### [Wyodrębniony tekst]
<<<<

PGNiG Superliga: wielki mecz Rudolfa Cuzicia. Stal Mielec wróciła z dalekiej podróży

Zdjęcie okładkowe artykułu: Materiały prasowe / SPR STAL MIELEC / Na zdjęciu: zawodnicy Stali Mielec
Materiały prasowe / SPR STAL MIELEC / Na zdjęciu: zawodnicy Stali Mielec
zdjęcie autora artykułu

Rudolf Cuzić show w Mielcu. Chorwat odwrócił losy meczu z KPR-em Legionowo. Po słabej pierwszej połowie Stal zagrała znacznie lepiej po przerwie i odniosła pierwsze zwycięstwo w sezonie Superligi (32:28).

Rudolf Cuzić zaprezentował się na tyle dobrze, że w Mielcu wkrótce na dobre zapomną o Ołeksandrze Kyrylence. Chorwat zwłaszcza w ostatnich minutach odważnie przedzierał się przez obronę KPR-u i zapewnił mielczanom sukces w meczu, który nie układał się po ich myśli.

>>>>

### [Podane wpisy]
<<<<

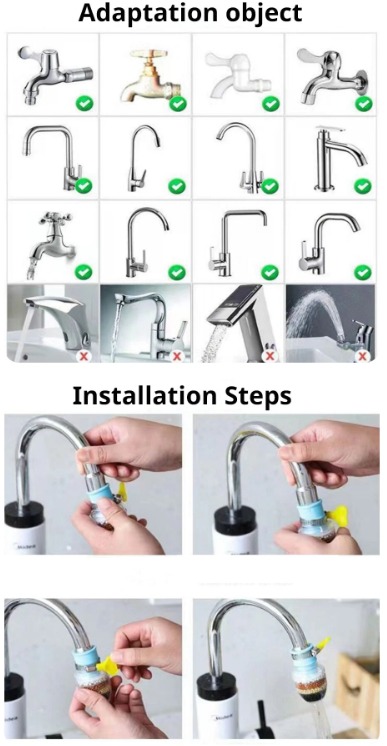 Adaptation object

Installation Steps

>>>>
<<<<

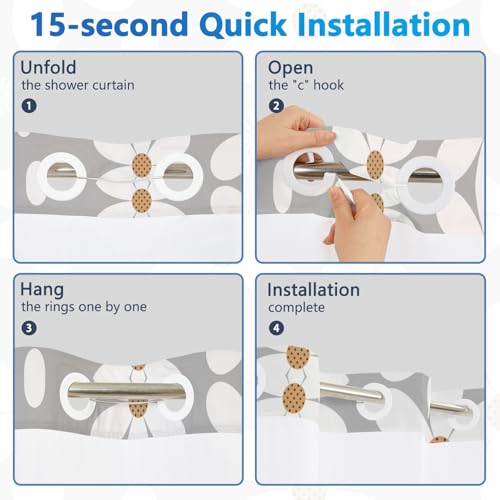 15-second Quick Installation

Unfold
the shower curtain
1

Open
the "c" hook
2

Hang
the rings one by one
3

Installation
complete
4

>>>>

### [Zadania do wykonania]
(a) Skopiuj z tekstu o meczu Stali Mielec fragment zaczynający się od słów „Rudolf Cuzić show” i ciągnący się aż do słów „po ich myśli.” włącznie.
(b) Jakim wynikiem zakończył się mecz Stali Mielec z KPR-em Legionowo opisany w tekście o meczu Stali Mielec?

### [Ponumerowane odpowiedzi]
(a)
Rudolf Cuzić show w Mielcu. Chorwat odwrócił losy meczu z KPR-em Legionowo. Po słabej pierwszej połowie Stal zagrała znacznie lepiej po przerwie i odniosła pierwsze zwycięstwo w sezonie Superligi (32:28).

Rudolf Cuzić zaprezentował się na tyle dobrze, że w Mielcu wkrótce na dobre zapomną o Ołeksandrze Kyrylence. Chorwat zwłaszcza w ostatnich minutach odważnie przedzierał się przez obronę KPR-u i zapewnił mielczanom sukces w meczu, który nie układał się po ich myśli.

(b) Stal Mielec wygrała 32:28.